## Entries supplied:
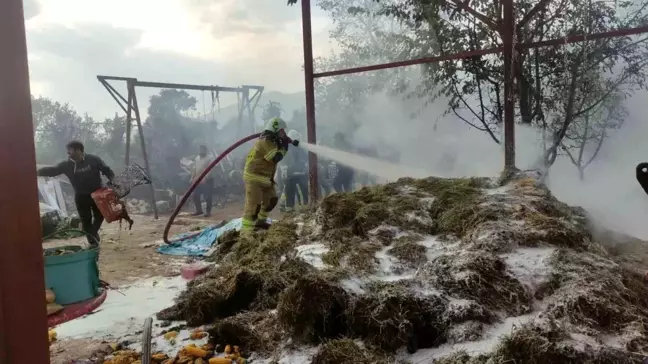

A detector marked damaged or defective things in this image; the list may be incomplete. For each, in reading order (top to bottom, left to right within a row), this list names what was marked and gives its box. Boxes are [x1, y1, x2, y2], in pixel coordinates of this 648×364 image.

rusty steel frame [1, 0, 51, 364]
rusty steel frame [97, 75, 264, 220]
rusty steel frame [300, 0, 648, 188]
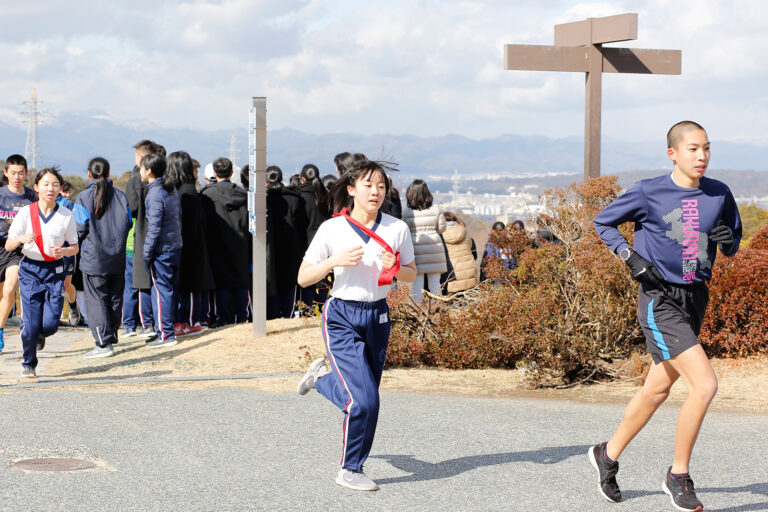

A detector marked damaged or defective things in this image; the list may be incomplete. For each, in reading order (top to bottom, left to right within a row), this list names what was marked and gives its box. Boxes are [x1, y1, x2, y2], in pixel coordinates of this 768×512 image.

rusty metal sign structure [508, 13, 680, 180]
rusty metal sign structure [13, 456, 95, 472]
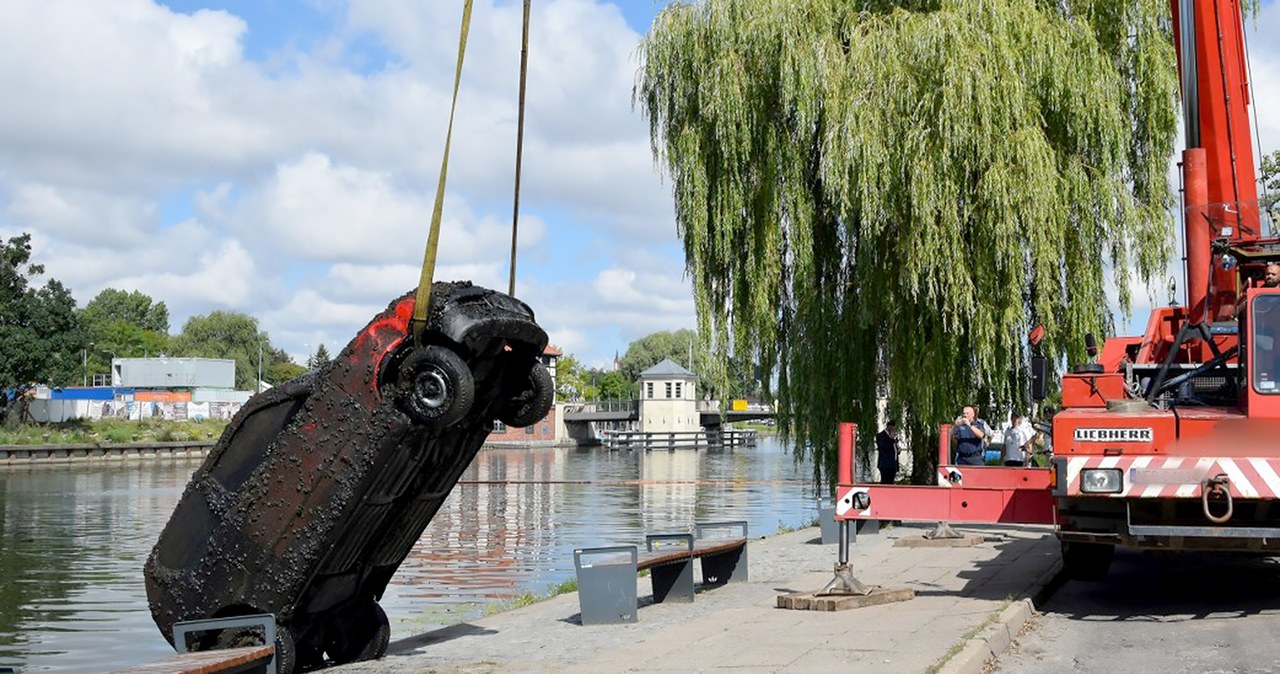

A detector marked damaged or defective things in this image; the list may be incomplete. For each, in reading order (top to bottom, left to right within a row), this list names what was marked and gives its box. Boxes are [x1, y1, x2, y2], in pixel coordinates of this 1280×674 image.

overturned car [146, 280, 556, 668]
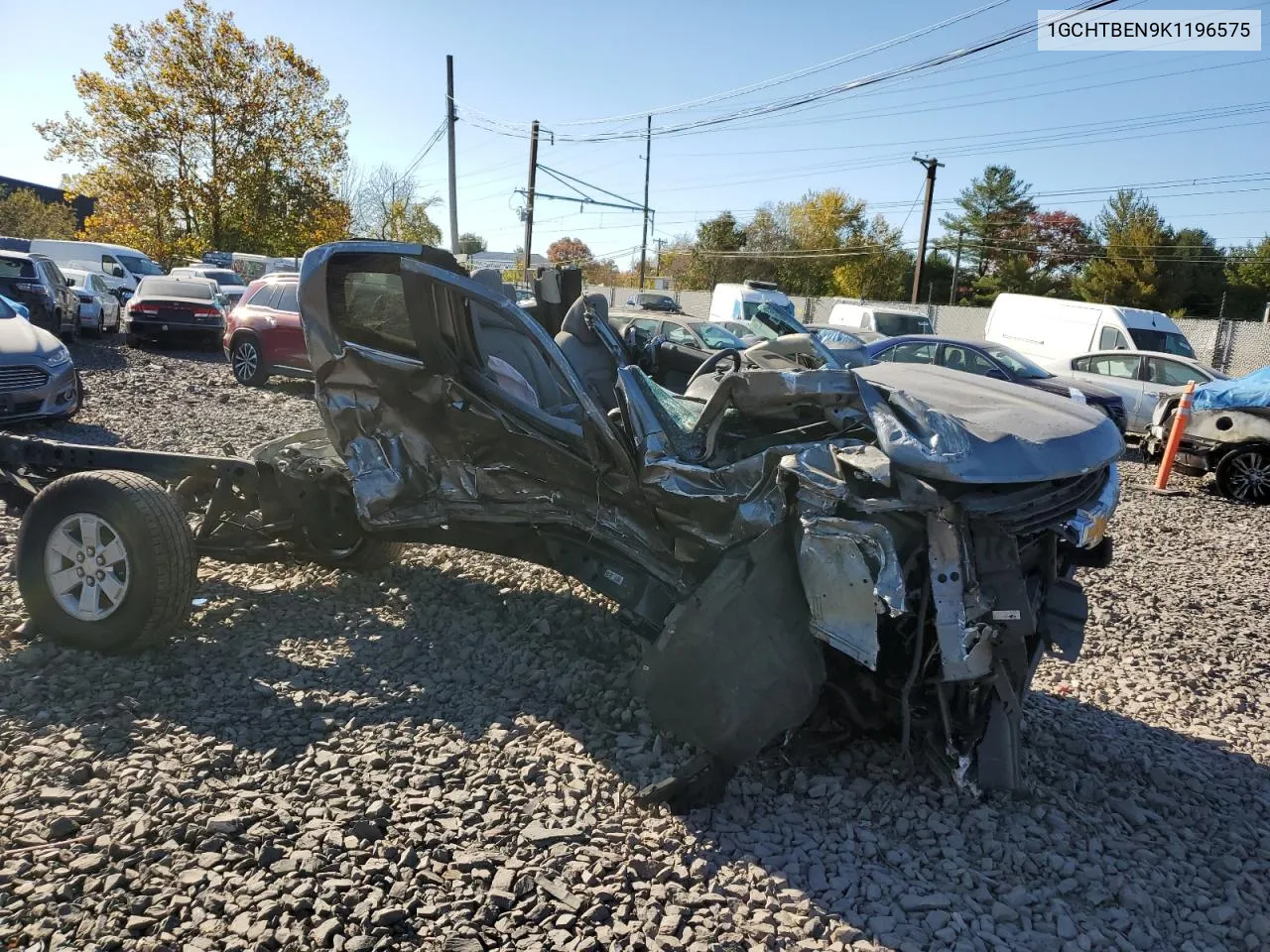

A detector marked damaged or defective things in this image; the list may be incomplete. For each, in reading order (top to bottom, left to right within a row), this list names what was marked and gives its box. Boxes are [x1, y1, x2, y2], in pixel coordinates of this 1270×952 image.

## Set exercise:
Please output the records above as a Markdown table with the columns "Number" and "Content", one row per line, numbered in order. Leave out the blank lines and the pictures.

## Response to this exercise:
| Number | Content |
|---|---|
| 1 | A detector marked damaged or defective things in this image; the list may be incomplete. For each, in reading order (top to bottom, left to right within a row), this list names what was marked and gives its box. Boxes are [x1, y1, x2, y2], in pixel coordinates of this 648×364 image. |
| 2 | rusty steel frame [1, 0, 51, 364] |
| 3 | rusty steel frame [97, 75, 264, 220] |
| 4 | rusty steel frame [300, 0, 648, 188] |
| 5 | A detector marked damaged or defective things in this image; the list may be incomplete. For each, in reading order (top to bottom, left to right within a row), this list names what was marked and gives its box. Boxes are [x1, y1, x2, y2], in pixel coordinates of this 768×512 image. |
| 6 | rusty metal sign structure [508, 13, 680, 180] |
| 7 | rusty metal sign structure [13, 456, 95, 472] |
| 8 | A detector marked damaged or defective things in this image; the list may be incomplete. For each, in reading order (top to bottom, left to right within a row), this list names what was marked and gives its box. Boxes are [x1, y1, x2, y2], in pixel coordinates of this 1280×674 image. |
| 9 | overturned car [146, 280, 556, 668] |
| 10 | A detector marked damaged or defective things in this image; the list may be incomplete. For each, in reading order (top to bottom, left to right within a row), this list names what was marked and gives its box. Boxes are [x1, y1, x2, y2], in pixel coordinates of this 1270×952 image. |